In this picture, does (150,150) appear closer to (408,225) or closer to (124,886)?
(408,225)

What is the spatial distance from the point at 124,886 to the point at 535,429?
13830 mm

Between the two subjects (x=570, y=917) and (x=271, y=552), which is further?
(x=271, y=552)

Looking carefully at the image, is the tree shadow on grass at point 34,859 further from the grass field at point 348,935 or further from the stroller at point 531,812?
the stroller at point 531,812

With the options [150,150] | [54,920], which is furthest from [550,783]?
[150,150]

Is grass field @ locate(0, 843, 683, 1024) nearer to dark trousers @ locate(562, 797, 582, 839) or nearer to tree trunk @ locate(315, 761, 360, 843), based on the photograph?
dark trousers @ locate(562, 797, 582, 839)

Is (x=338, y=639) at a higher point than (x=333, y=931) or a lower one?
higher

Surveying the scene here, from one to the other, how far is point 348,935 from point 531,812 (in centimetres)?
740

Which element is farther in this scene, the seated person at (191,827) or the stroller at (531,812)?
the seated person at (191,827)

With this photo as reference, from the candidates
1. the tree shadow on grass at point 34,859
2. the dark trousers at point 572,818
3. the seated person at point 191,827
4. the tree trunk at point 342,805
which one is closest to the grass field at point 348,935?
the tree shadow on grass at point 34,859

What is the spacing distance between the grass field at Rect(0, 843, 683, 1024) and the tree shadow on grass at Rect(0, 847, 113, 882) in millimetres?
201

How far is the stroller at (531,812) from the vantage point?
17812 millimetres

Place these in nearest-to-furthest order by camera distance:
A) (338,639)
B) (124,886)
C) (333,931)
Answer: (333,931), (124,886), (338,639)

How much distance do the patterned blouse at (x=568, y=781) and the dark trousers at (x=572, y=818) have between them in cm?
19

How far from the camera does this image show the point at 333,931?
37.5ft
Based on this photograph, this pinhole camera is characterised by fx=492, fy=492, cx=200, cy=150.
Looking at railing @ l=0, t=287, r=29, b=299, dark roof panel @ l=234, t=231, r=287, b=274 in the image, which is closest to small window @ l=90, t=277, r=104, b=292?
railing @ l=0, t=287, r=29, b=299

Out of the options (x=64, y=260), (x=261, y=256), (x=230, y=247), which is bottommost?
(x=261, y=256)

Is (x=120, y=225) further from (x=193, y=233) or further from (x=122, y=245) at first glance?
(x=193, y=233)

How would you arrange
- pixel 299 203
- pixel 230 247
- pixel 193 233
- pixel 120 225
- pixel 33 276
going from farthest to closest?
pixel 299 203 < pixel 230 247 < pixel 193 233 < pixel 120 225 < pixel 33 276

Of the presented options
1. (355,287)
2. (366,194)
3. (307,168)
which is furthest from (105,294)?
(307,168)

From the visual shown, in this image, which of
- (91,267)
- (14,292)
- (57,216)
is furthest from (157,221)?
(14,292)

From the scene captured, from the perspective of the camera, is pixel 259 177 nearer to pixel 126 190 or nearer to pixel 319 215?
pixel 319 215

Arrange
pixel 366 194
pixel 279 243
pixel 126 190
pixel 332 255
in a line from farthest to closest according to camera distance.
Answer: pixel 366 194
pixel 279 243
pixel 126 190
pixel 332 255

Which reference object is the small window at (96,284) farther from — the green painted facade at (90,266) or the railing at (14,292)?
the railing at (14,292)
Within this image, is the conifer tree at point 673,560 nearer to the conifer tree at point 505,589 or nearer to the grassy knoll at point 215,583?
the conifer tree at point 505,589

┄┄┄┄┄┄┄┄┄┄┄┄┄┄┄┄┄┄┄┄

Given instruction>
Write out every line of the material above as a numbered list, omitting the blank lines.

Completed task>
1. In this picture, does (150,150) appear closer to (408,225) or closer to (124,886)?
2. (408,225)
3. What is the spatial distance from the point at 124,886 to the point at 535,429?
4. 13830 mm
5. Between the two subjects (x=570, y=917) and (x=271, y=552), which is further?
6. (x=271, y=552)
7. Looking carefully at the image, is the tree shadow on grass at point 34,859 further from the grass field at point 348,935 or further from the stroller at point 531,812?
8. the stroller at point 531,812
9. With the options [150,150] | [54,920], which is furthest from [550,783]?
10. [150,150]
11. Is grass field @ locate(0, 843, 683, 1024) nearer to dark trousers @ locate(562, 797, 582, 839) or nearer to tree trunk @ locate(315, 761, 360, 843), based on the photograph?
12. dark trousers @ locate(562, 797, 582, 839)
13. Is (x=338, y=639) at a higher point than (x=333, y=931) or a lower one?
14. higher
15. Surveying the scene here, from one to the other, how far is point 348,935 from point 531,812 (in centimetres)?
16. 740
17. Which element is farther in this scene, the seated person at (191,827) or the stroller at (531,812)?
18. the seated person at (191,827)
19. With this photo as reference, from the candidates
20. 1. the tree shadow on grass at point 34,859
21. 2. the dark trousers at point 572,818
22. 3. the seated person at point 191,827
23. 4. the tree trunk at point 342,805
24. which one is closest to the grass field at point 348,935?
25. the tree shadow on grass at point 34,859
26. What is the spacing distance between the grass field at Rect(0, 843, 683, 1024) and the tree shadow on grass at Rect(0, 847, 113, 882) in millimetres?
27. 201
28. How far is the stroller at (531,812) from the vantage point?
29. 17812 millimetres
30. Place these in nearest-to-furthest order by camera distance:
31. A) (338,639)
32. B) (124,886)
33. C) (333,931)
34. Answer: (333,931), (124,886), (338,639)
35. How much distance do the patterned blouse at (x=568, y=781) and the dark trousers at (x=572, y=818) have between them in cm?
36. 19
37. How far from the camera does this image show the point at 333,931?
38. 37.5ft
39. Based on this photograph, this pinhole camera is characterised by fx=492, fy=492, cx=200, cy=150.
40. Looking at railing @ l=0, t=287, r=29, b=299, dark roof panel @ l=234, t=231, r=287, b=274 in the image, which is closest to small window @ l=90, t=277, r=104, b=292?
41. railing @ l=0, t=287, r=29, b=299
42. Out of the options (x=64, y=260), (x=261, y=256), (x=230, y=247), which is bottommost?
43. (x=261, y=256)
44. Is (x=120, y=225) further from (x=193, y=233) or further from (x=122, y=245) at first glance?
45. (x=193, y=233)
46. How would you arrange
47. - pixel 299 203
48. - pixel 230 247
49. - pixel 193 233
50. - pixel 120 225
51. - pixel 33 276
52. going from farthest to closest?
53. pixel 299 203 < pixel 230 247 < pixel 193 233 < pixel 120 225 < pixel 33 276
54. Of the presented options
55. 1. (355,287)
56. 2. (366,194)
57. 3. (307,168)
58. which is furthest from (105,294)?
59. (307,168)
60. From the visual shown, in this image, which of
61. - (91,267)
62. - (14,292)
63. - (57,216)
64. is furthest from (157,221)?
65. (14,292)
66. From the scene captured, from the perspective of the camera, is pixel 259 177 nearer to pixel 126 190 or nearer to pixel 319 215?
67. pixel 319 215
68. Arrange
69. pixel 366 194
70. pixel 279 243
71. pixel 126 190
72. pixel 332 255
73. in a line from farthest to closest according to camera distance.
74. Answer: pixel 366 194
75. pixel 279 243
76. pixel 126 190
77. pixel 332 255
78. Which reference object is the small window at (96,284) farther from — the green painted facade at (90,266) or the railing at (14,292)?
79. the railing at (14,292)
80. Within this image, is the conifer tree at point 673,560 nearer to the conifer tree at point 505,589 or nearer to the grassy knoll at point 215,583?
81. the conifer tree at point 505,589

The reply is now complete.